## START DATASET EXCERPTS

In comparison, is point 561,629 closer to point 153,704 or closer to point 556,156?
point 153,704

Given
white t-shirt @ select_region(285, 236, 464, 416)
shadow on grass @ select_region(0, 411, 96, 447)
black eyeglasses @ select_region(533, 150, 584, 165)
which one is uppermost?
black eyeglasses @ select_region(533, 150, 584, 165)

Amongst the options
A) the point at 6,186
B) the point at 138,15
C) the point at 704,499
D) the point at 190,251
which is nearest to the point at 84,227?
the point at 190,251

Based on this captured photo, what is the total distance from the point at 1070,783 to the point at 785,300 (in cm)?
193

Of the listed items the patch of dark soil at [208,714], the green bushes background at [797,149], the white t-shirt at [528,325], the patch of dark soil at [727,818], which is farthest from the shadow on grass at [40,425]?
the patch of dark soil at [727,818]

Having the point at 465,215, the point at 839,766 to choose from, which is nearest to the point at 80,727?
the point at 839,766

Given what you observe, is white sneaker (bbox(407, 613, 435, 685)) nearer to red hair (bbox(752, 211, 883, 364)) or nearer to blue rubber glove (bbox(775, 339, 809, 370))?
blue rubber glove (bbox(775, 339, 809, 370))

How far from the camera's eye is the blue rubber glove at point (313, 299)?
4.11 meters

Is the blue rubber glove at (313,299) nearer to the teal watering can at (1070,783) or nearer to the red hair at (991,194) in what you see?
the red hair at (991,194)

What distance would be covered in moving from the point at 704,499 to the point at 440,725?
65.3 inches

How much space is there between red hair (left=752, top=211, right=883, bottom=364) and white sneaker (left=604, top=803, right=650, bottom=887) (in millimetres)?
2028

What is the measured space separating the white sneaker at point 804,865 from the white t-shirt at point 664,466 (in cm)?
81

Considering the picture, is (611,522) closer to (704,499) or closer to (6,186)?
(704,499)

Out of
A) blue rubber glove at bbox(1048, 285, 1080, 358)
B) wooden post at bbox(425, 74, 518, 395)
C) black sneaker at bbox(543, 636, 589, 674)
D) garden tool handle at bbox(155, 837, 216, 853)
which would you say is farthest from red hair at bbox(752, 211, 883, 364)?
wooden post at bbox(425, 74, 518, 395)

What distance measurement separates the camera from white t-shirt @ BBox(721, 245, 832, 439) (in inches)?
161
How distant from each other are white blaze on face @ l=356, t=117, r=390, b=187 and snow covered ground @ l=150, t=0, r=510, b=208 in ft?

## END DATASET EXCERPTS

AIM:
Begin at the line of the data that has "Of the listed" and stop after the line with "4.11 meters". Switch "green bushes" to "green shrubs" in those lines and give them back with nothing else altered.

RESPONSE:
Of the listed items the patch of dark soil at [208,714], the green shrubs background at [797,149], the white t-shirt at [528,325], the patch of dark soil at [727,818], which is farthest from the shadow on grass at [40,425]?
the patch of dark soil at [727,818]

Having the point at 465,215, the point at 839,766 to choose from, which is nearest to the point at 80,727?
the point at 839,766

Given what you observe, is white sneaker (bbox(407, 613, 435, 685)) nearer to red hair (bbox(752, 211, 883, 364)) or nearer to blue rubber glove (bbox(775, 339, 809, 370))?
blue rubber glove (bbox(775, 339, 809, 370))

How far from the camera's eye is the blue rubber glove at point (313, 299)?
4.11 meters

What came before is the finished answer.